Captioned web images:
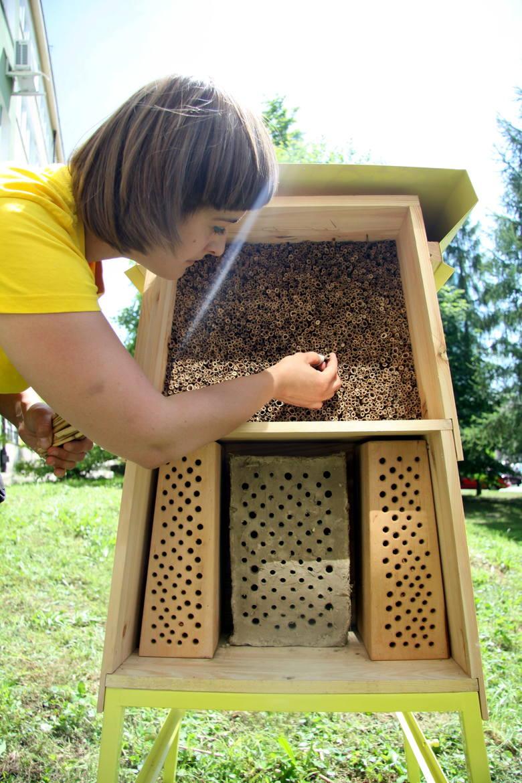 Wymarły miliony pszczół. Winne są mrozy i chemia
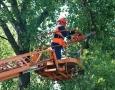 В Одессе завтра проведут обрезку деревьев, разрушающих фасады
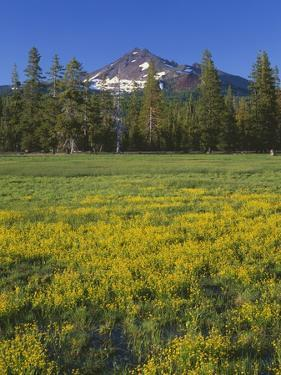 Oregon. Deschutes NF, Broken Top rises above coniferous forest and meadow of subalpine buttercup. by John Barger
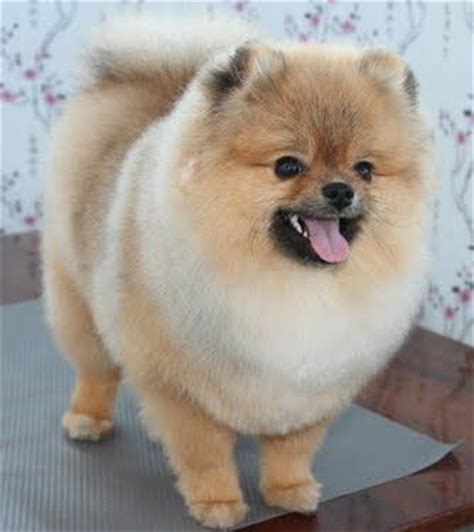pomeranian haircuts best 28 dog grooming by kristen images on pinterest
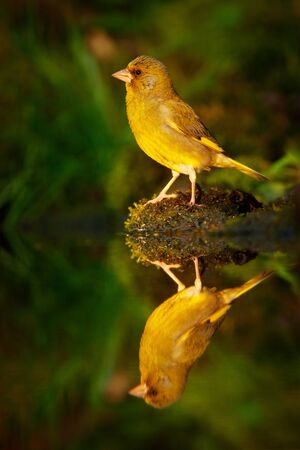 Bird, mirror reflection. Green and yellow songbird European Greenfinch, Carduelis chloris, sitting on the yellow larch branch, with clear grey background. Wildlife scene from wild autumn. nature.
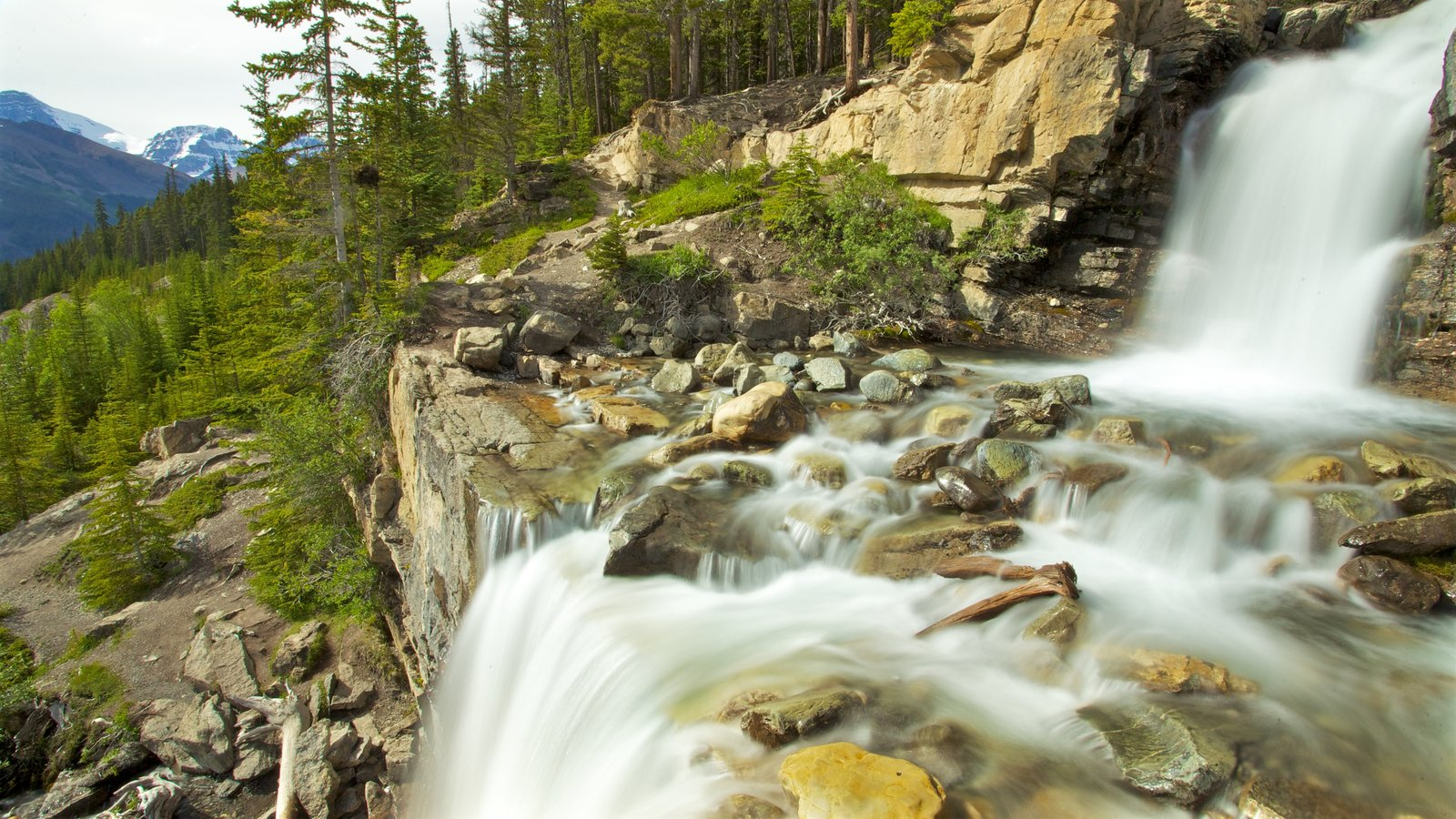 Tangle Falls which includes a waterfall and landscape views
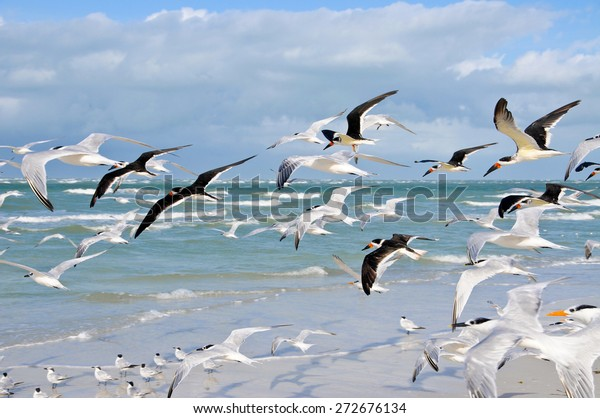 large-group-seagulls-taking-flight-600w-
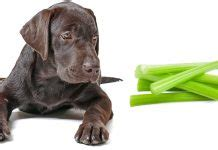 can dogs eat jackfruit can dogs eat bones are bones safe for your lab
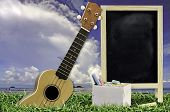 Ukulele with blue sky and Blank Blackboard on green grass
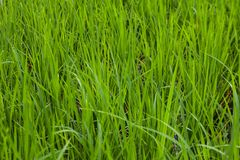 Зеленый конец-вверх поля риса Стоковое Изображение RF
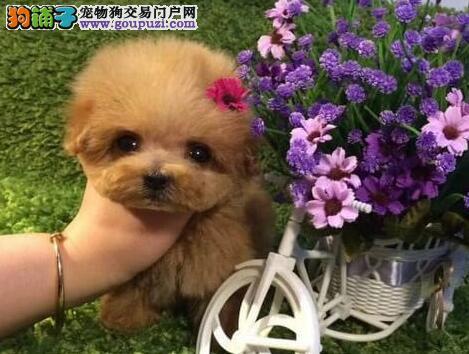出售武汉家养纯种泰迪犬幼犬繁殖出售保健康送用品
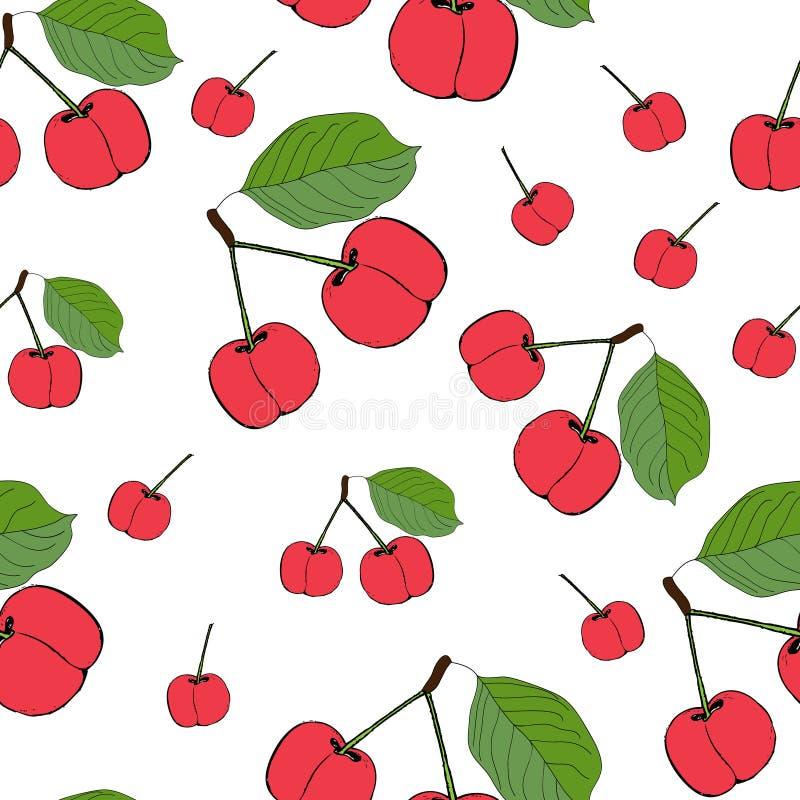 逗人喜爱的樱桃无缝的样式 有益于纺织品,包裹,墙纸等等 在白色背景隔绝的甜红色成熟樱桃 v 库存例证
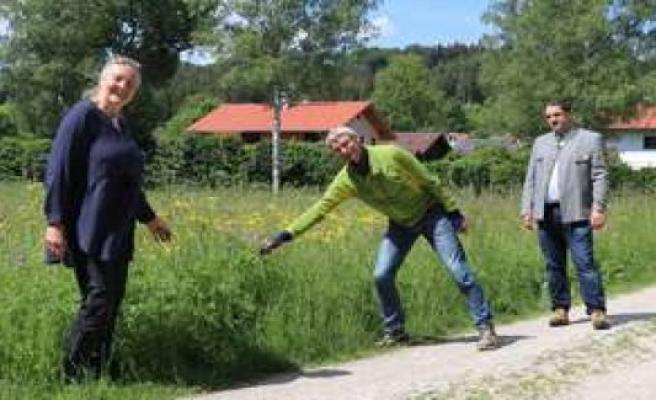 Eurasburg: Local Agenda wants to wild flowers sprout   Eurasburg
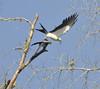 Swallow-tailed Kites (Elanoides forficatus) by ehsimons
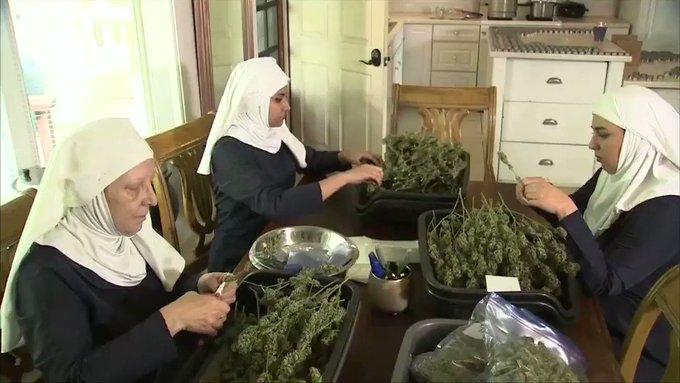 Ces 'sœurs cannabis' ont vendu pour 750.000 euros de produits l'an dernier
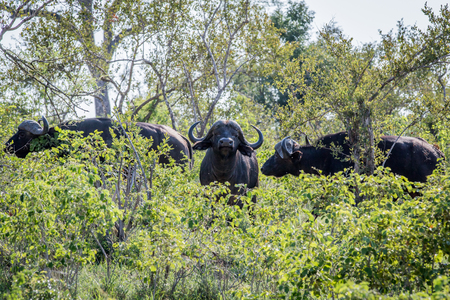 African buffaloes in the bushes in the Kruger National Park, South Africa.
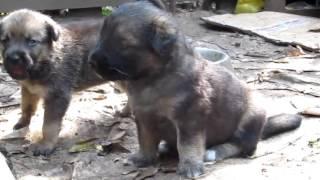 Самый грустный и трогательный клип про животных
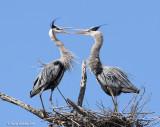Great Blue Herons Mating Ritual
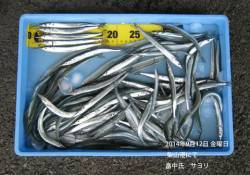 柴山港にてサヨリの釣果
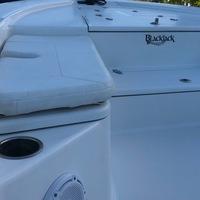 2015 BlackJack 224, 4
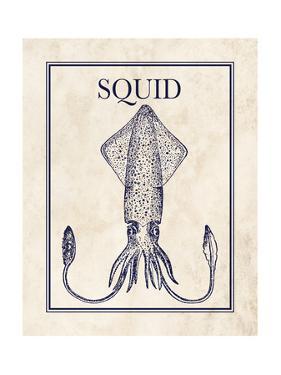 Squid by N. Harbick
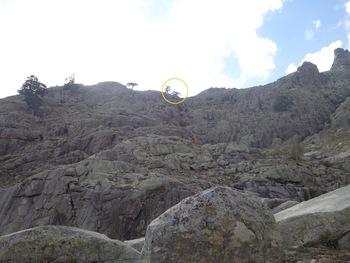 La paroi que nous venons de descendre depuis le pin entouré du cercle jaune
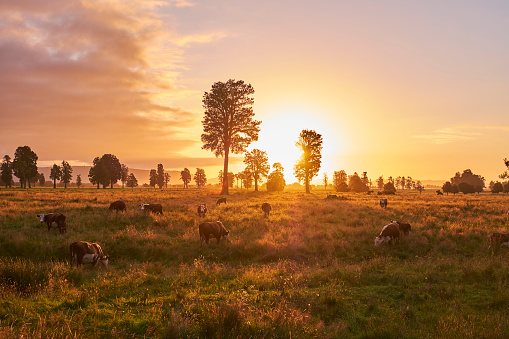 Westland - South Island New Zealand「New Zealand, South Island, Westland National Park, cows on meadow at sunset」:スマホ壁紙(11)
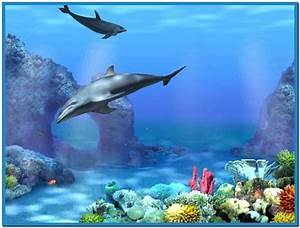 Live 3d dolphin screensaver - Download free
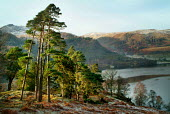 Tall Scots Pine trees on the banks of Ullswater, The Lake District - Paul Carter - 30-12-2003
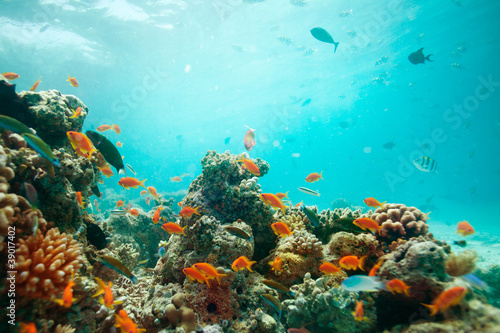 Canvas Prints Coral reefs lagoon
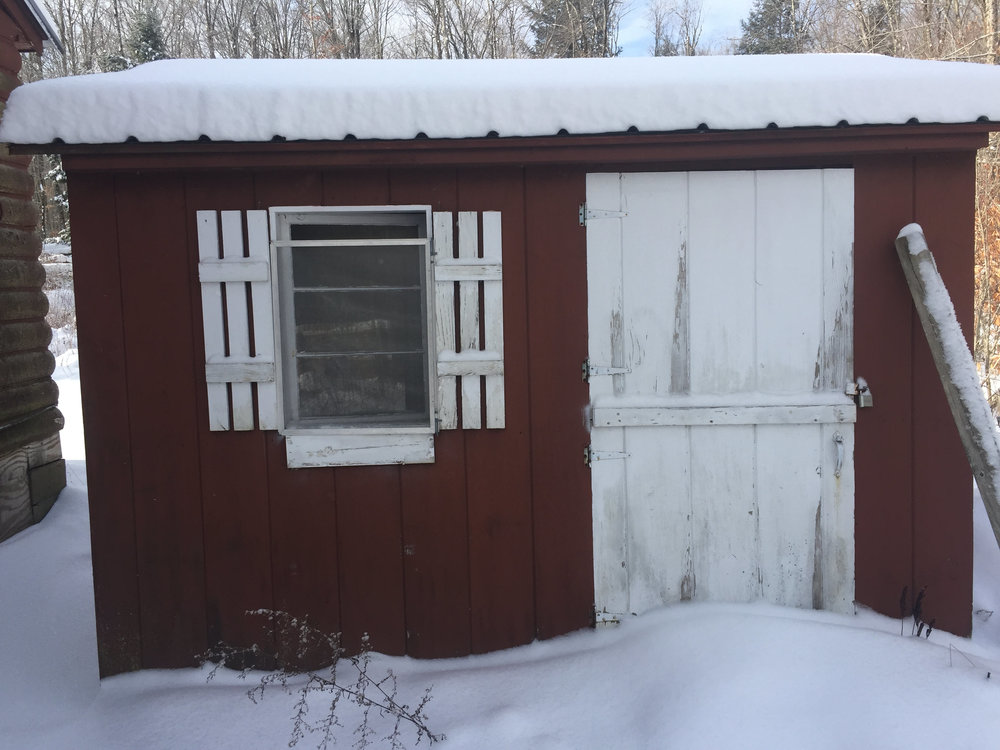 winter-shed.JPG
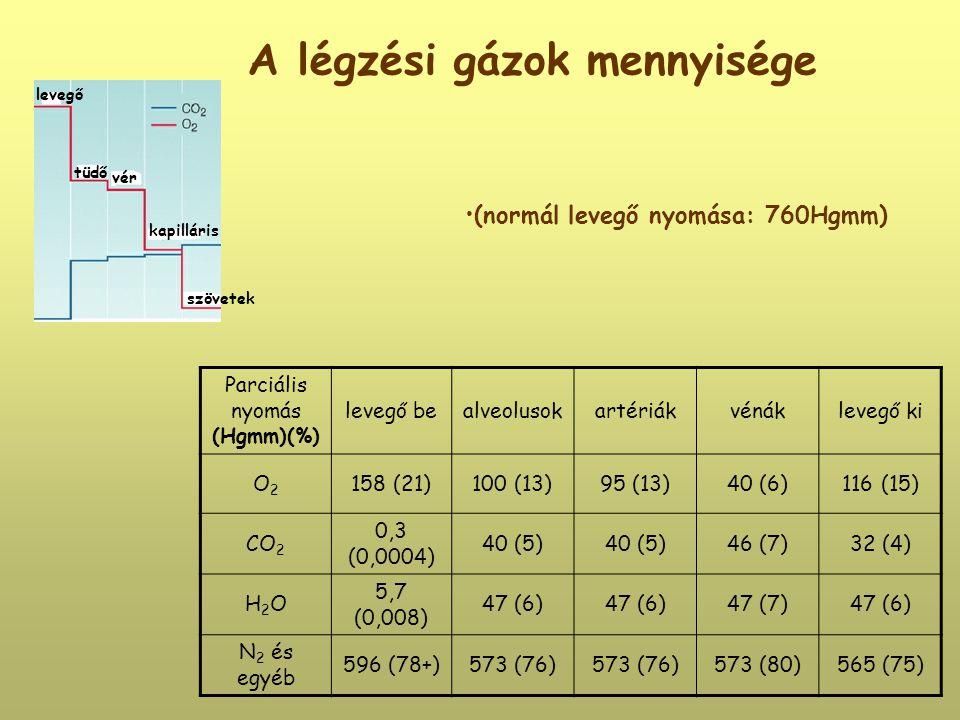 A légzési gázok mennyisége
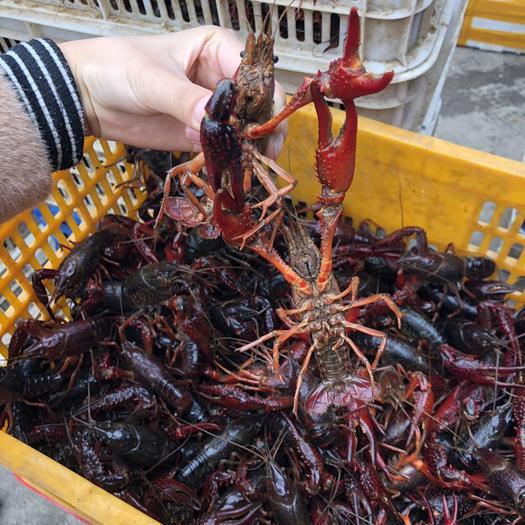 洪湖市青殼小龍蝦 中紅4-6錢 人工養殖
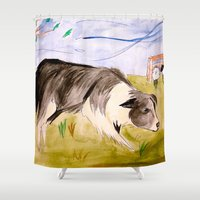 border collie Shower Curtains featuring Border Collie by Caballos of Colour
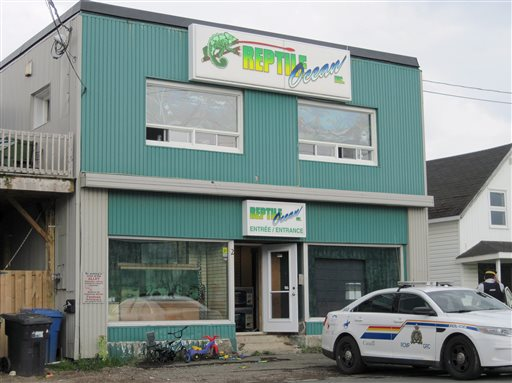 In this Monday Aug. 5, 2013 photo, Royal Canadian Mounted Police work at the scene of a fatal python attack at Reptile Ocean exotic pet store in Campbellton, New Brunswick. Two young boys were killed by a python snake as they slept in an apartment above the store. (AP Photo/The Canadian Press)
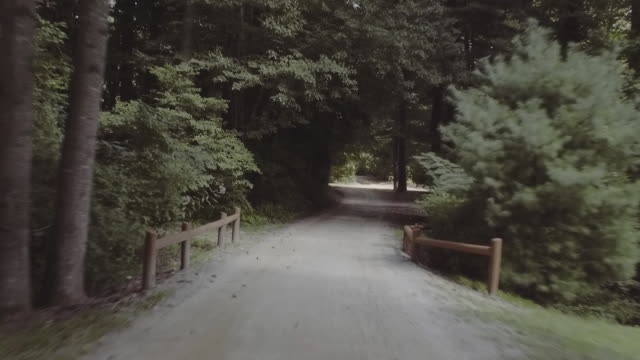 tracking shot along summer camp forest road - summer camp stock videos & royalty-free footage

[PROBLEM DETAILS]:
Return the records above exactly as written, but without any of the pictures.

[SOLUTION BELOW]:
 Wymarły miliony pszczół. Winne są mrozy i chemia
 В Одессе завтра проведут обрезку деревьев, разрушающих фасады
 Oregon. Deschutes NF, Broken Top rises above coniferous forest and meadow of subalpine buttercup. by John Barger
pomeranian haircuts best 28 dog grooming by kristen images on pinterest
 Bird, mirror reflection. Green and yellow songbird European Greenfinch, Carduelis chloris, sitting on the yellow larch branch, with clear grey background. Wildlife scene from wild autumn. nature.
 Tangle Falls which includes a waterfall and landscape views
 large-group-seagulls-taking-flight-600w-
 can dogs eat jackfruit can dogs eat bones are bones safe for your lab
 Ukulele with blue sky and Blank Blackboard on green grass
 Зеленый конец-вверх поля риса Стоковое Изображение RF
出售武汉家养纯种泰迪犬幼犬繁殖出售保健康送用品
 逗人喜爱的樱桃无缝的样式 有益于纺织品,包裹,墙纸等等 在白色背景隔绝的甜红色成熟樱桃 v 库存例证
 Eurasburg: Local Agenda wants to wild flowers sprout   Eurasburg
 Swallow-tailed Kites (Elanoides forficatus) by ehsimons
 Ces 'sœurs cannabis' ont vendu pour 750.000 euros de produits l'an dernier
 African buffaloes in the bushes in the Kruger National Park, South Africa.
 Самый грустный и трогательный клип про животных
Great Blue Herons Mating Ritual
 柴山港にてサヨリの釣果
 2015 BlackJack 224, 4
 Squid by N. Harbick
 La paroi que nous venons de descendre depuis le pin entouré du cercle jaune
 Westland - South Island New Zealand「New Zealand, South Island, Westland National Park, cows on meadow at sunset」:スマホ壁紙(11)
 Live 3d dolphin screensaver - Download free
 Tall Scots Pine trees on the banks of Ullswater, The Lake District - Paul Carter - 30-12-2003
 Canvas Prints Coral reefs lagoon
 winter-shed.JPG
 A légzési gázok mennyisége
 洪湖市青殼小龍蝦 中紅4-6錢 人工養殖
 border collie Shower Curtains featuring Border Collie by Caballos of Colour
 In this Monday Aug. 5, 2013 photo, Royal Canadian Mounted Police work at the scene of a fatal python attack at Reptile Ocean exotic pet store in Campbellton, New Brunswick. Two young boys were killed by a python snake as they slept in an apartment above the store. (AP Photo/The Canadian Press)
 tracking shot along summer camp forest road - summer camp stock videos & royalty-free footage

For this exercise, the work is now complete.